Required actions:
(a) From the forum thread on reading input, return the passage starting at "Ben Bacarisse" and ending at "including 29 characters.", copied word for word.
(b) In the forum thread on reading input, what word length does Ben Bacarisse say the posted code actually accepts?

Document extract:
▼
Reading input problem

A

arnuld

I have a function named getword that read every single input from std.
input.

WHAT I WANTED: I want it read the word if it has less than or equal to 30
characters. Anything else beyond that should be discarded and it should
ask the user for new input. Ctrl-D should exit from the program.

WHAT I GOT: It reads anything beyond 30 characters as the next word :\ and
I have to press Ctrl-D two times to exit from the program.


/* This program will simply create an array of pointers to integers
* and will fill it with some values while using malloc to create
* pointers to fill the array and then will print the values pointed
* by those pointers
*
* version 1.1
*
*/



#include <stdio.h>
#include <ctype.h>


enum { MAX = 30 };

int getword( char *, int );


int main( void )
{
char word[MAX];

while( getword( word, MAX ) )
{
printf( "----------> %s\n", word );
}



return 0;
}



/* A program that takes a single word as input. It will discard
* the whole input if it contains anything other than the 26 alphabets
* of English. If the input word contains more than 30 letters then only
* the extra letters will be discarded . For general purpose usage of
* English it does not make any sense to use a word larger than this size.
* Nearly every general purpose word can be expressed in a word with less
* than or equal to 30 letters.
*
*/
int getword( char *word, int max_length )
{
int c;
char *w = word;


while( isspace( c = getchar() ) )
{
;
}

if( isalpha( c ) )
{
*w++ = c;
}

while( --max_length && (c = getchar()) )
{
if( isalpha( c ) )
{
*w++ = c;
}
else if( isspace( c ) || c == EOF)
{
*w = '\0';
break;
}
else
{
return 0;
}
}


*w = '\0';


return word[0];
}

================ OUTPUT =====================
[arnuld@raj C]$ gcc -ansi -pedantic -Wall -Wextra test.c
[arnuld@raj C]$ ./a.out
like
----------> like
this
----------> this
lllllllllllllllpppppppppppppqqqqqqqqqqqqqqqqqqqqqqqqqqqqqqqqqqqqqqqqqpppppppppppdddddddddddddddddddddddddd
----------> lllllllllllllllpppppppppppppqq
----------> qqqqqqqqqqqqqqqqqqqqqqqqqqqqqq
----------> qqqqqqqqqpppppppppppdddddddddd
----------> dddddddddddddddd
[arnuld@raj C]$
 
B

Ben Bacarisse

arnuld said:
I have a function named getword that read every single input from std.
input.

WHAT I WANTED: I want it read the word if it has less than or equal to 30
characters.

Be careful with your counts. Most people would say that a 30
character words needs a 31 character array to store it. I'd say
your code accepts words up to and including 29 characters.
Anything else beyond that should be discarded and it should
ask the user for new input. Ctrl-D should exit from the program.
▲
Listed entries:
▼
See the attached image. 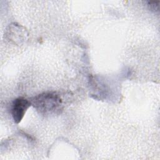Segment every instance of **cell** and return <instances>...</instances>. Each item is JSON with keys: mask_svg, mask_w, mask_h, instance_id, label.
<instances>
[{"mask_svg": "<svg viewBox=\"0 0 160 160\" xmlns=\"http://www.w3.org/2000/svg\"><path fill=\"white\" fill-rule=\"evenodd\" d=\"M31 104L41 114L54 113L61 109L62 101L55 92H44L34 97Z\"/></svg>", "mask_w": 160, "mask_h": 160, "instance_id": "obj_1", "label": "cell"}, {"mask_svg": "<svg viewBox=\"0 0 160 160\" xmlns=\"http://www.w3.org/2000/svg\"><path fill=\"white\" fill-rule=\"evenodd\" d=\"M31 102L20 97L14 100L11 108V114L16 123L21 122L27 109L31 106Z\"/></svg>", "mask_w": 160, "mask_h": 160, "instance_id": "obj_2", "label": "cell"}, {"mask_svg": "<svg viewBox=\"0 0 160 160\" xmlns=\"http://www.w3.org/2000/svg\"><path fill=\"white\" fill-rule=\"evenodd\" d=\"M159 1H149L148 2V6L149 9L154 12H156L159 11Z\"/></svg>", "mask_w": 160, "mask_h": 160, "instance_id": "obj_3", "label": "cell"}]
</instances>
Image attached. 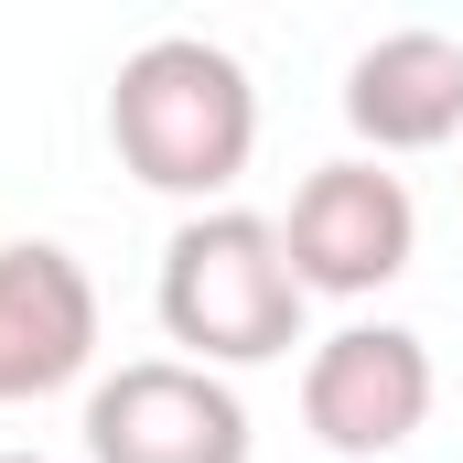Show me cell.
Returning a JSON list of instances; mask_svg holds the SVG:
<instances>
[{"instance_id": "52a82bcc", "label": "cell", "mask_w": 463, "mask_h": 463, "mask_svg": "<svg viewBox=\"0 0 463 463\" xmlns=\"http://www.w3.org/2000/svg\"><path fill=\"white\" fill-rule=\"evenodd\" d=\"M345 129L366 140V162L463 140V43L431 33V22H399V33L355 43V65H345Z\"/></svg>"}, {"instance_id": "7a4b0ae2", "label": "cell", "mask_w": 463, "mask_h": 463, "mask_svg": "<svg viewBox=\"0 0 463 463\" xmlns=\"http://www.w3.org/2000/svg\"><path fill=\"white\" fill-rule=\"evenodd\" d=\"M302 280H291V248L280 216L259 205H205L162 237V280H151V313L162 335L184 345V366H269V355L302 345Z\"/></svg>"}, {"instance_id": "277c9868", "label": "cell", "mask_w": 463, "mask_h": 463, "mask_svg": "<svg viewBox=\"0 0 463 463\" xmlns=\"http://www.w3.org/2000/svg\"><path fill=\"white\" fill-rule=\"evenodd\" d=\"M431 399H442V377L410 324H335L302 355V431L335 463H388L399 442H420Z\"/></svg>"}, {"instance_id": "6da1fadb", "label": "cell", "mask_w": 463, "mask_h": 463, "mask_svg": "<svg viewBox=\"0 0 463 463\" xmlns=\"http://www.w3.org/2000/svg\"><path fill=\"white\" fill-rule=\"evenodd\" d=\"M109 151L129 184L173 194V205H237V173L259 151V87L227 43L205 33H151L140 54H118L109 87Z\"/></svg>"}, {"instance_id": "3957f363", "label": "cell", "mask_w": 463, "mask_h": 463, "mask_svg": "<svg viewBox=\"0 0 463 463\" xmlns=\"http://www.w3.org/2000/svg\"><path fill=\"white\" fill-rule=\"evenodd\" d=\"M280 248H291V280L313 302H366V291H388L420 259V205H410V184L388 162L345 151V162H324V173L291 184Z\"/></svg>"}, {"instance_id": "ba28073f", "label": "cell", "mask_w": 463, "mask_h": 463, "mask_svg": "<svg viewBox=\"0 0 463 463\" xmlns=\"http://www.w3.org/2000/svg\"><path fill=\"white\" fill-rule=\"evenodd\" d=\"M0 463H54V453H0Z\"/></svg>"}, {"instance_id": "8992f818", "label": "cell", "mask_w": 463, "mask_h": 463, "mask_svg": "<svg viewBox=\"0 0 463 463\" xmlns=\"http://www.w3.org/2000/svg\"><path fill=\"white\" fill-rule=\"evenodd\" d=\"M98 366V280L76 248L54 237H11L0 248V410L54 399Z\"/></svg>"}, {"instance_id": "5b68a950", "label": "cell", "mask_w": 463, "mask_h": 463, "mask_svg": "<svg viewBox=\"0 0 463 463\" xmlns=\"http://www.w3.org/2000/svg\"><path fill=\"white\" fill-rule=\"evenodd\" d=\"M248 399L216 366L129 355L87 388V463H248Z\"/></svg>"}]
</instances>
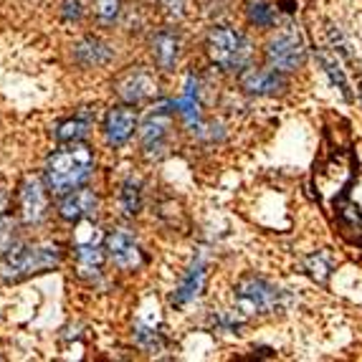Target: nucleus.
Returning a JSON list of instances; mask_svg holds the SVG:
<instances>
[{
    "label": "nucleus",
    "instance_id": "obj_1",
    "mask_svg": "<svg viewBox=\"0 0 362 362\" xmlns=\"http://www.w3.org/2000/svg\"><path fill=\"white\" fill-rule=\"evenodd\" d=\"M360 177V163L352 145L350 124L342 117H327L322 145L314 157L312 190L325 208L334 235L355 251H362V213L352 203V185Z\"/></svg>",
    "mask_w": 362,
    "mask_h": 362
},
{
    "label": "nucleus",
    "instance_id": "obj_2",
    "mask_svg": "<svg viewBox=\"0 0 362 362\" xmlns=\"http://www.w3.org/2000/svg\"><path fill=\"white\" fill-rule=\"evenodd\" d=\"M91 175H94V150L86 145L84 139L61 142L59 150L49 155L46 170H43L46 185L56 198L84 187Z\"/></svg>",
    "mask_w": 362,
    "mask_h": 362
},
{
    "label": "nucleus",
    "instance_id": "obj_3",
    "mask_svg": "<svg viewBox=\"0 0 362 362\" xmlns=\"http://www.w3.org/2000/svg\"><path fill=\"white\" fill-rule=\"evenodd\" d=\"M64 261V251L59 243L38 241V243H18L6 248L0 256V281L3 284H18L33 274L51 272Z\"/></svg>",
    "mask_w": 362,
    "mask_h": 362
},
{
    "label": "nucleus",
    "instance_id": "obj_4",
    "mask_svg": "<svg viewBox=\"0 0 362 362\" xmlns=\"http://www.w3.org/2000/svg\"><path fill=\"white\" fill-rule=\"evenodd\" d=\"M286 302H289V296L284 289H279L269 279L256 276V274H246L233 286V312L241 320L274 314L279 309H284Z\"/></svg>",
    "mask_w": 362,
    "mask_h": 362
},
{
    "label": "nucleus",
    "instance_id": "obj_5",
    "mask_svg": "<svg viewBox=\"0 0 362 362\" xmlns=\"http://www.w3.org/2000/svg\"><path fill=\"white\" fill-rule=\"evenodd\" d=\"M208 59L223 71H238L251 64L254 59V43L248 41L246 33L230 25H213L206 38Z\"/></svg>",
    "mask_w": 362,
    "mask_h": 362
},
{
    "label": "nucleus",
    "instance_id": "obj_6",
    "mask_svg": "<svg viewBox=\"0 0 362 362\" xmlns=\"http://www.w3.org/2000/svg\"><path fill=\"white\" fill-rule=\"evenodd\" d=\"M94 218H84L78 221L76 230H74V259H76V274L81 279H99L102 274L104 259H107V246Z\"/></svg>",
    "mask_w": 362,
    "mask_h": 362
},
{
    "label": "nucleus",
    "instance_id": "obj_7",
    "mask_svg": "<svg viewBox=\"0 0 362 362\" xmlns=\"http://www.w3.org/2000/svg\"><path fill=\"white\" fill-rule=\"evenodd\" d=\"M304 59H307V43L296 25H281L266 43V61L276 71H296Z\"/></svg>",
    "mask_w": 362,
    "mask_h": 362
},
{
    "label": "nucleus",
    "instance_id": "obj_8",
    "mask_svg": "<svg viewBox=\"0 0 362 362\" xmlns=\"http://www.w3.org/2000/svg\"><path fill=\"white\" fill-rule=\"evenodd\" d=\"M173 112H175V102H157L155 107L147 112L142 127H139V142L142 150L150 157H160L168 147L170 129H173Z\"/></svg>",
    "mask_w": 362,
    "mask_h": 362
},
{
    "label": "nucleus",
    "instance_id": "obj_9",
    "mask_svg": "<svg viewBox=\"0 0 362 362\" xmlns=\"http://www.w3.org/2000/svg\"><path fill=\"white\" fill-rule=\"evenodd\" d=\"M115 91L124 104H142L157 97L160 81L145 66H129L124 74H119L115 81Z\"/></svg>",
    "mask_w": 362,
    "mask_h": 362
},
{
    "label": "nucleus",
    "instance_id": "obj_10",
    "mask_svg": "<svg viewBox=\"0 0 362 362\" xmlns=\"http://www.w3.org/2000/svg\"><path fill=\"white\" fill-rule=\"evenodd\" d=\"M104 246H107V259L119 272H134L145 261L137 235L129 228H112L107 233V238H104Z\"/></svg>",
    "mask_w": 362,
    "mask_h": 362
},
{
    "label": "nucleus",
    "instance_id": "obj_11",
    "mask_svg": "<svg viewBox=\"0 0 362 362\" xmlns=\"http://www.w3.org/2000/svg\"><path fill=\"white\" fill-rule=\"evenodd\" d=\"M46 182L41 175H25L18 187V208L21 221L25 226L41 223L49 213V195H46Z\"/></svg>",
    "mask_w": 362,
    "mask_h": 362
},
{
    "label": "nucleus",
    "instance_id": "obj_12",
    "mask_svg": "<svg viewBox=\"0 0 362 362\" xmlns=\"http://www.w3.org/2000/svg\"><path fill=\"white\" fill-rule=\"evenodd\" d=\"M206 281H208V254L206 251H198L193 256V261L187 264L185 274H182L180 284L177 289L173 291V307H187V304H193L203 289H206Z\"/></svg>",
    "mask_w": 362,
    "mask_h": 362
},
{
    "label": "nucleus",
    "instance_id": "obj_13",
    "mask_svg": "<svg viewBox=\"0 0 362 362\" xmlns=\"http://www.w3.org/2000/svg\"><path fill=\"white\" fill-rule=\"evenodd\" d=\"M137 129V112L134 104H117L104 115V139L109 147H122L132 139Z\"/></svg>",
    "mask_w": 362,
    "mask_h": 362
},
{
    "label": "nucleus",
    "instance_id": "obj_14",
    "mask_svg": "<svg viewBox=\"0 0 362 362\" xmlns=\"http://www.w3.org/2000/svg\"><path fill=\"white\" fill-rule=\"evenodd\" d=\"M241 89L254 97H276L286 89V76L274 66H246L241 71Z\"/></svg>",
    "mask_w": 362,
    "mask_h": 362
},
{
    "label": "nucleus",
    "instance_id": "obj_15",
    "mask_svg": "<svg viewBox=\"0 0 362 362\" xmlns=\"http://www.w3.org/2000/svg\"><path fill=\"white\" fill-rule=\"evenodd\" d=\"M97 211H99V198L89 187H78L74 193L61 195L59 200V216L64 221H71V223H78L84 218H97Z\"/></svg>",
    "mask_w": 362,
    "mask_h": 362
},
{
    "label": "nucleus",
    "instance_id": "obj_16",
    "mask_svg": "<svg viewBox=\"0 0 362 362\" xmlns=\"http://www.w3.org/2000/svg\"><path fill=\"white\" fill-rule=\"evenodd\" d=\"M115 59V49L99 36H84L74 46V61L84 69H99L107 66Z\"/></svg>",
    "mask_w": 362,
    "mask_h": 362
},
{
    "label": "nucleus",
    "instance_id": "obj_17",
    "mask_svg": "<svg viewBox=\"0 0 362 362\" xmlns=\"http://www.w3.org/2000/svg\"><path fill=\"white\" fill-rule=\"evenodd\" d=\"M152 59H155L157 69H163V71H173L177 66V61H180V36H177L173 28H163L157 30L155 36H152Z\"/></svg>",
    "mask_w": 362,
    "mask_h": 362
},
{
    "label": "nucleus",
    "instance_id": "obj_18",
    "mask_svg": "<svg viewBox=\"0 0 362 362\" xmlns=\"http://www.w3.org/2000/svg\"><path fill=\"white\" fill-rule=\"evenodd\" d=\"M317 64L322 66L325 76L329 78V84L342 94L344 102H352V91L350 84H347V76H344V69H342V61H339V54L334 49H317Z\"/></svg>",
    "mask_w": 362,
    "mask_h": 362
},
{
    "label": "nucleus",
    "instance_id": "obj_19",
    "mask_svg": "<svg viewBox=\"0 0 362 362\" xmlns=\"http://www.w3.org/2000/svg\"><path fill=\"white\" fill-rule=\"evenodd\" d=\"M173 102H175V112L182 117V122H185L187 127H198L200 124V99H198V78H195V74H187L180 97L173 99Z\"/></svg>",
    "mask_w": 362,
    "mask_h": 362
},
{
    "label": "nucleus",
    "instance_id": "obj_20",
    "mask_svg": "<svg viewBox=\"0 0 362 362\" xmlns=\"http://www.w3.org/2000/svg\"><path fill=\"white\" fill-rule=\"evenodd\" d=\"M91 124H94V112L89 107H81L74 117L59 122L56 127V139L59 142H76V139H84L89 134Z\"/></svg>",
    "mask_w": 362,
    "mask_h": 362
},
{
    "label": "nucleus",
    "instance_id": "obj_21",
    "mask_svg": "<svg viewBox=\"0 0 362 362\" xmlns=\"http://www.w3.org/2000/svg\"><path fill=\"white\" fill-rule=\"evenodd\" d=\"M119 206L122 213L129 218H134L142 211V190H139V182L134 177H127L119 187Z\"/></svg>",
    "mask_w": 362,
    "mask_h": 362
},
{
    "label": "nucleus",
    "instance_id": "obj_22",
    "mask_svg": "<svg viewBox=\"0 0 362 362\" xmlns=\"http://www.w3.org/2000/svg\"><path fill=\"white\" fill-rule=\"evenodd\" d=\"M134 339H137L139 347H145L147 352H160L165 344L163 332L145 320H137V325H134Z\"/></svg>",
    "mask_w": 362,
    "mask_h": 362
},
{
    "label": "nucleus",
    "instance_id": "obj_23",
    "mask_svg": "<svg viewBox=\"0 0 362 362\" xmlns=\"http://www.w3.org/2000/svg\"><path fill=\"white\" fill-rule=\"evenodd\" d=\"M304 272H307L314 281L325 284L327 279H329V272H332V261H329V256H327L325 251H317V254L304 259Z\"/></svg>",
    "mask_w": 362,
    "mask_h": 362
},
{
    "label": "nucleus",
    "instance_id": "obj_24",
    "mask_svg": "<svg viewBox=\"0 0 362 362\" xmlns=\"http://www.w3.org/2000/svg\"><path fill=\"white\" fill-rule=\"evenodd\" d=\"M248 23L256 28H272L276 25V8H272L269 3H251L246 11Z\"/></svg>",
▲
Final answers:
(a)
Ben Bacarisse

arnuld said:
I have a function named getword that read every single input from std.
input.

WHAT I WANTED: I want it read the word if it has less than or equal to 30
characters.

Be careful with your counts. Most people would say that a 30
character words needs a 31 character array to store it. I'd say
your code accepts words up to and including 29 characters.

(b) Words up to and including 29 characters.